天皇は中央集権を推し進め、「日本」という国号や「天皇」という称号を初めて使い、
まさに日本の創業者となり、天武を諡号された。
次に、南北朝時代、足利尊氏が最も恐れた男、疾風怒濤の陸奥守北畠顕家率いる南軍が、
土岐頼遠、高師冬などの北軍を撃破した。青野原の戦いだ。
時代の麒麟児、北畠顕家は史上最年少の14歳で参議、16歳で陸奥守、18歳で鎮守府将軍となり、
旗印として、武田信玄に先んじること200年前に風林火山を用いた。
尊氏に連戦連勝し、滅亡寸前まで追い詰めたが、武運つたなく弱冠21歳で戦死した。
父は、神皇正統紀の北畠親房。
そして近世、日本史上もっとも有名な戦が繰り広げられた。関ヶ原の戦いである。
この戦い、建前は豊臣家の内紛だが、実質的には徳川家の覇権を決定づけた。
結果的にみると、恩が仇となって、石田三成は豊臣家を潰してしまった。
だんだん川とは関係のない話になってきた。
話を川に戻すと、全国チェーンの居酒屋を思い浮かべてしまうが、支流に養老の滝がある。

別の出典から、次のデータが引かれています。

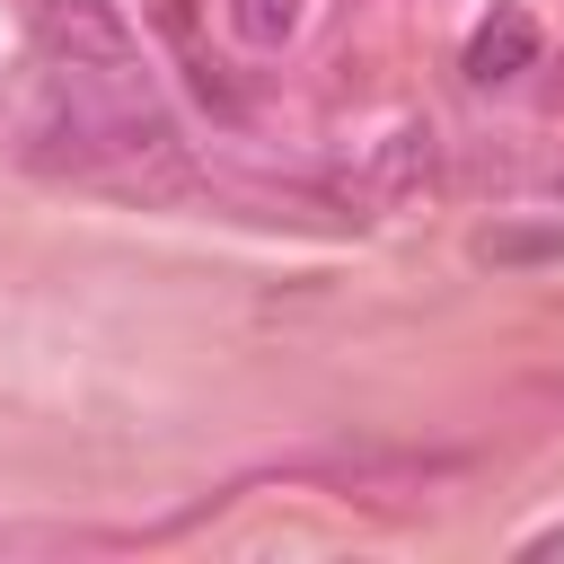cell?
<instances>
[{"label": "cell", "mask_w": 564, "mask_h": 564, "mask_svg": "<svg viewBox=\"0 0 564 564\" xmlns=\"http://www.w3.org/2000/svg\"><path fill=\"white\" fill-rule=\"evenodd\" d=\"M44 53L79 79H123L132 70V26L115 18V0H53L44 9Z\"/></svg>", "instance_id": "6da1fadb"}, {"label": "cell", "mask_w": 564, "mask_h": 564, "mask_svg": "<svg viewBox=\"0 0 564 564\" xmlns=\"http://www.w3.org/2000/svg\"><path fill=\"white\" fill-rule=\"evenodd\" d=\"M476 256H494V264H520V256H564V229H485V238H476Z\"/></svg>", "instance_id": "277c9868"}, {"label": "cell", "mask_w": 564, "mask_h": 564, "mask_svg": "<svg viewBox=\"0 0 564 564\" xmlns=\"http://www.w3.org/2000/svg\"><path fill=\"white\" fill-rule=\"evenodd\" d=\"M229 26L273 53V44H291V26H300V0H229Z\"/></svg>", "instance_id": "3957f363"}, {"label": "cell", "mask_w": 564, "mask_h": 564, "mask_svg": "<svg viewBox=\"0 0 564 564\" xmlns=\"http://www.w3.org/2000/svg\"><path fill=\"white\" fill-rule=\"evenodd\" d=\"M538 62V18L529 9H494L476 35H467V79L476 88H502V79H520Z\"/></svg>", "instance_id": "7a4b0ae2"}]
</instances>
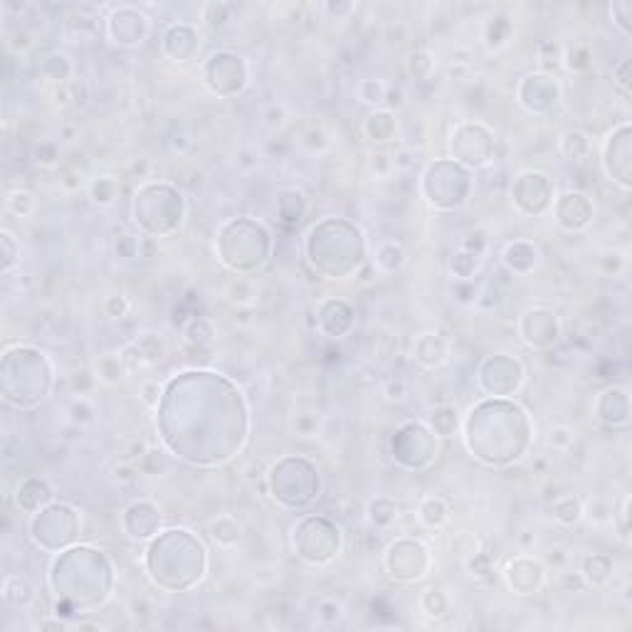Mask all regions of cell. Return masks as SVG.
Instances as JSON below:
<instances>
[{
  "mask_svg": "<svg viewBox=\"0 0 632 632\" xmlns=\"http://www.w3.org/2000/svg\"><path fill=\"white\" fill-rule=\"evenodd\" d=\"M413 358L418 363H423L425 368H438L447 361V346H445L443 339H438L435 334H423L418 341H415L413 349Z\"/></svg>",
  "mask_w": 632,
  "mask_h": 632,
  "instance_id": "cell-1",
  "label": "cell"
},
{
  "mask_svg": "<svg viewBox=\"0 0 632 632\" xmlns=\"http://www.w3.org/2000/svg\"><path fill=\"white\" fill-rule=\"evenodd\" d=\"M223 297L228 299L230 304H235V307L247 309L259 299V287L247 277H233L228 284H225Z\"/></svg>",
  "mask_w": 632,
  "mask_h": 632,
  "instance_id": "cell-2",
  "label": "cell"
},
{
  "mask_svg": "<svg viewBox=\"0 0 632 632\" xmlns=\"http://www.w3.org/2000/svg\"><path fill=\"white\" fill-rule=\"evenodd\" d=\"M420 610H423L425 618L430 620H443L452 613V600L445 593L443 588H428L423 595H420Z\"/></svg>",
  "mask_w": 632,
  "mask_h": 632,
  "instance_id": "cell-3",
  "label": "cell"
},
{
  "mask_svg": "<svg viewBox=\"0 0 632 632\" xmlns=\"http://www.w3.org/2000/svg\"><path fill=\"white\" fill-rule=\"evenodd\" d=\"M94 375H97V380L104 385H119L129 375V370H127V365L122 363L119 353L117 356L104 353L94 361Z\"/></svg>",
  "mask_w": 632,
  "mask_h": 632,
  "instance_id": "cell-4",
  "label": "cell"
},
{
  "mask_svg": "<svg viewBox=\"0 0 632 632\" xmlns=\"http://www.w3.org/2000/svg\"><path fill=\"white\" fill-rule=\"evenodd\" d=\"M418 519L423 521L428 529H443V526L450 521L447 501L440 499V496H428V499H423V504H420V509H418Z\"/></svg>",
  "mask_w": 632,
  "mask_h": 632,
  "instance_id": "cell-5",
  "label": "cell"
},
{
  "mask_svg": "<svg viewBox=\"0 0 632 632\" xmlns=\"http://www.w3.org/2000/svg\"><path fill=\"white\" fill-rule=\"evenodd\" d=\"M551 511H554V519L558 521V524L575 526L580 519H583V501L573 494L558 496V499L554 501V506H551Z\"/></svg>",
  "mask_w": 632,
  "mask_h": 632,
  "instance_id": "cell-6",
  "label": "cell"
},
{
  "mask_svg": "<svg viewBox=\"0 0 632 632\" xmlns=\"http://www.w3.org/2000/svg\"><path fill=\"white\" fill-rule=\"evenodd\" d=\"M5 580H8V583L15 588V593H13V590H8V588H3V603L8 605V608L23 610V608H28V605L35 600L33 585H30L25 578H20V575H8Z\"/></svg>",
  "mask_w": 632,
  "mask_h": 632,
  "instance_id": "cell-7",
  "label": "cell"
},
{
  "mask_svg": "<svg viewBox=\"0 0 632 632\" xmlns=\"http://www.w3.org/2000/svg\"><path fill=\"white\" fill-rule=\"evenodd\" d=\"M405 264V250L403 245L398 242H383L378 250H375V267L380 272H398Z\"/></svg>",
  "mask_w": 632,
  "mask_h": 632,
  "instance_id": "cell-8",
  "label": "cell"
},
{
  "mask_svg": "<svg viewBox=\"0 0 632 632\" xmlns=\"http://www.w3.org/2000/svg\"><path fill=\"white\" fill-rule=\"evenodd\" d=\"M35 208H37V200L30 190L25 188H15L5 195V210L15 218H33Z\"/></svg>",
  "mask_w": 632,
  "mask_h": 632,
  "instance_id": "cell-9",
  "label": "cell"
},
{
  "mask_svg": "<svg viewBox=\"0 0 632 632\" xmlns=\"http://www.w3.org/2000/svg\"><path fill=\"white\" fill-rule=\"evenodd\" d=\"M208 529L218 546H233V544H238V539H240L238 521L230 519V516H218V519H213Z\"/></svg>",
  "mask_w": 632,
  "mask_h": 632,
  "instance_id": "cell-10",
  "label": "cell"
},
{
  "mask_svg": "<svg viewBox=\"0 0 632 632\" xmlns=\"http://www.w3.org/2000/svg\"><path fill=\"white\" fill-rule=\"evenodd\" d=\"M119 195V183L112 178V175H102V178H94V183L89 185V198H92L94 205H112Z\"/></svg>",
  "mask_w": 632,
  "mask_h": 632,
  "instance_id": "cell-11",
  "label": "cell"
},
{
  "mask_svg": "<svg viewBox=\"0 0 632 632\" xmlns=\"http://www.w3.org/2000/svg\"><path fill=\"white\" fill-rule=\"evenodd\" d=\"M344 605L336 598H321L314 608V618L319 625H339L344 620Z\"/></svg>",
  "mask_w": 632,
  "mask_h": 632,
  "instance_id": "cell-12",
  "label": "cell"
},
{
  "mask_svg": "<svg viewBox=\"0 0 632 632\" xmlns=\"http://www.w3.org/2000/svg\"><path fill=\"white\" fill-rule=\"evenodd\" d=\"M356 92H358L361 102L370 104V107H378V104H383L385 97H388V89H385V84L380 82V79H363Z\"/></svg>",
  "mask_w": 632,
  "mask_h": 632,
  "instance_id": "cell-13",
  "label": "cell"
},
{
  "mask_svg": "<svg viewBox=\"0 0 632 632\" xmlns=\"http://www.w3.org/2000/svg\"><path fill=\"white\" fill-rule=\"evenodd\" d=\"M321 428L319 413H297L292 418V433L299 438H316Z\"/></svg>",
  "mask_w": 632,
  "mask_h": 632,
  "instance_id": "cell-14",
  "label": "cell"
},
{
  "mask_svg": "<svg viewBox=\"0 0 632 632\" xmlns=\"http://www.w3.org/2000/svg\"><path fill=\"white\" fill-rule=\"evenodd\" d=\"M380 395H383L388 403H395V405L405 403V400H408V395H410L408 380L400 378V375H393V378H388L383 383V388H380Z\"/></svg>",
  "mask_w": 632,
  "mask_h": 632,
  "instance_id": "cell-15",
  "label": "cell"
},
{
  "mask_svg": "<svg viewBox=\"0 0 632 632\" xmlns=\"http://www.w3.org/2000/svg\"><path fill=\"white\" fill-rule=\"evenodd\" d=\"M452 551L462 561H469L472 556H476L481 551V544L474 534H469V531H460V534H455V539H452Z\"/></svg>",
  "mask_w": 632,
  "mask_h": 632,
  "instance_id": "cell-16",
  "label": "cell"
},
{
  "mask_svg": "<svg viewBox=\"0 0 632 632\" xmlns=\"http://www.w3.org/2000/svg\"><path fill=\"white\" fill-rule=\"evenodd\" d=\"M119 358H122V363L127 365L129 373H136V370H141V368H146V365H151V363H148V358H146V353L139 349L136 341H134V344L124 346V349L119 351Z\"/></svg>",
  "mask_w": 632,
  "mask_h": 632,
  "instance_id": "cell-17",
  "label": "cell"
},
{
  "mask_svg": "<svg viewBox=\"0 0 632 632\" xmlns=\"http://www.w3.org/2000/svg\"><path fill=\"white\" fill-rule=\"evenodd\" d=\"M575 443V430L566 428V425H558V428H551L549 433H546V445L554 450H558V452H566V450H570Z\"/></svg>",
  "mask_w": 632,
  "mask_h": 632,
  "instance_id": "cell-18",
  "label": "cell"
},
{
  "mask_svg": "<svg viewBox=\"0 0 632 632\" xmlns=\"http://www.w3.org/2000/svg\"><path fill=\"white\" fill-rule=\"evenodd\" d=\"M136 344H139V349L146 353L148 363H158V361H163L165 344H163V339H160V336H156V334H144V336H139V339H136Z\"/></svg>",
  "mask_w": 632,
  "mask_h": 632,
  "instance_id": "cell-19",
  "label": "cell"
},
{
  "mask_svg": "<svg viewBox=\"0 0 632 632\" xmlns=\"http://www.w3.org/2000/svg\"><path fill=\"white\" fill-rule=\"evenodd\" d=\"M433 428L435 433L440 435H452L455 425H457V410L452 408V405H443V408H438L433 413Z\"/></svg>",
  "mask_w": 632,
  "mask_h": 632,
  "instance_id": "cell-20",
  "label": "cell"
},
{
  "mask_svg": "<svg viewBox=\"0 0 632 632\" xmlns=\"http://www.w3.org/2000/svg\"><path fill=\"white\" fill-rule=\"evenodd\" d=\"M69 418L77 425H89L94 420V405L87 395H77V398L69 403Z\"/></svg>",
  "mask_w": 632,
  "mask_h": 632,
  "instance_id": "cell-21",
  "label": "cell"
},
{
  "mask_svg": "<svg viewBox=\"0 0 632 632\" xmlns=\"http://www.w3.org/2000/svg\"><path fill=\"white\" fill-rule=\"evenodd\" d=\"M558 588L563 590V593H583V590L588 588V583H585L580 570H563V573L558 575Z\"/></svg>",
  "mask_w": 632,
  "mask_h": 632,
  "instance_id": "cell-22",
  "label": "cell"
},
{
  "mask_svg": "<svg viewBox=\"0 0 632 632\" xmlns=\"http://www.w3.org/2000/svg\"><path fill=\"white\" fill-rule=\"evenodd\" d=\"M129 312H131V302L127 297H122V294H114V297L104 299V314L109 319H124Z\"/></svg>",
  "mask_w": 632,
  "mask_h": 632,
  "instance_id": "cell-23",
  "label": "cell"
},
{
  "mask_svg": "<svg viewBox=\"0 0 632 632\" xmlns=\"http://www.w3.org/2000/svg\"><path fill=\"white\" fill-rule=\"evenodd\" d=\"M370 170H373L378 178H388V175L395 170V158L383 151L370 153Z\"/></svg>",
  "mask_w": 632,
  "mask_h": 632,
  "instance_id": "cell-24",
  "label": "cell"
},
{
  "mask_svg": "<svg viewBox=\"0 0 632 632\" xmlns=\"http://www.w3.org/2000/svg\"><path fill=\"white\" fill-rule=\"evenodd\" d=\"M590 64V52L585 47H573L568 49V54H566V67L573 69V72H583V69H588Z\"/></svg>",
  "mask_w": 632,
  "mask_h": 632,
  "instance_id": "cell-25",
  "label": "cell"
},
{
  "mask_svg": "<svg viewBox=\"0 0 632 632\" xmlns=\"http://www.w3.org/2000/svg\"><path fill=\"white\" fill-rule=\"evenodd\" d=\"M57 146L54 144H40L37 148H35V163L42 165V168H54L57 165Z\"/></svg>",
  "mask_w": 632,
  "mask_h": 632,
  "instance_id": "cell-26",
  "label": "cell"
},
{
  "mask_svg": "<svg viewBox=\"0 0 632 632\" xmlns=\"http://www.w3.org/2000/svg\"><path fill=\"white\" fill-rule=\"evenodd\" d=\"M158 395H160L158 380H144V383L139 385V398H141V403L146 405V408H156Z\"/></svg>",
  "mask_w": 632,
  "mask_h": 632,
  "instance_id": "cell-27",
  "label": "cell"
},
{
  "mask_svg": "<svg viewBox=\"0 0 632 632\" xmlns=\"http://www.w3.org/2000/svg\"><path fill=\"white\" fill-rule=\"evenodd\" d=\"M262 119L269 129H282L284 124H287V112H284L282 104H269V107L264 109Z\"/></svg>",
  "mask_w": 632,
  "mask_h": 632,
  "instance_id": "cell-28",
  "label": "cell"
},
{
  "mask_svg": "<svg viewBox=\"0 0 632 632\" xmlns=\"http://www.w3.org/2000/svg\"><path fill=\"white\" fill-rule=\"evenodd\" d=\"M0 238H3V247H5V262H3V274L13 272L15 264V247H13V233L10 230H0Z\"/></svg>",
  "mask_w": 632,
  "mask_h": 632,
  "instance_id": "cell-29",
  "label": "cell"
},
{
  "mask_svg": "<svg viewBox=\"0 0 632 632\" xmlns=\"http://www.w3.org/2000/svg\"><path fill=\"white\" fill-rule=\"evenodd\" d=\"M148 452H151V450H148V445L144 443V440H134V443L129 445L127 452H124V455H127V462H131V464H136V467H139V462H141V460L146 457Z\"/></svg>",
  "mask_w": 632,
  "mask_h": 632,
  "instance_id": "cell-30",
  "label": "cell"
},
{
  "mask_svg": "<svg viewBox=\"0 0 632 632\" xmlns=\"http://www.w3.org/2000/svg\"><path fill=\"white\" fill-rule=\"evenodd\" d=\"M54 104H59V107L72 104V94H69V89L64 87V84H57V87H54Z\"/></svg>",
  "mask_w": 632,
  "mask_h": 632,
  "instance_id": "cell-31",
  "label": "cell"
},
{
  "mask_svg": "<svg viewBox=\"0 0 632 632\" xmlns=\"http://www.w3.org/2000/svg\"><path fill=\"white\" fill-rule=\"evenodd\" d=\"M566 561H568V556H566V551H563V549H554V551H551V556H549V563L563 566Z\"/></svg>",
  "mask_w": 632,
  "mask_h": 632,
  "instance_id": "cell-32",
  "label": "cell"
}]
</instances>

日本を代表する二人の絵師がこの滝を描いている。歌川広重と葛飾北斎である。
西洋画壇に衝撃を与えた江戸の天才絵師たちは、実景をデフォルメして、より印象的に描いている。
二人の個性が良く出ているが、どちらかと言えば広重の方が好みだ。
さらに平成20年、揖斐川上流に徳山ダムが完成した。
総貯水容量は6億6千万立方メートル、日本一である。
水害常襲地帯の揖斐川流域を守るため、また東海三県の水瓶として造られたが、
徳山村全体が湖底に沈むことや環境問題などから、訴訟を含め猛烈な反対運動が起きた。
完成までには、計画から半世紀以上、51年の歳月が費やされた。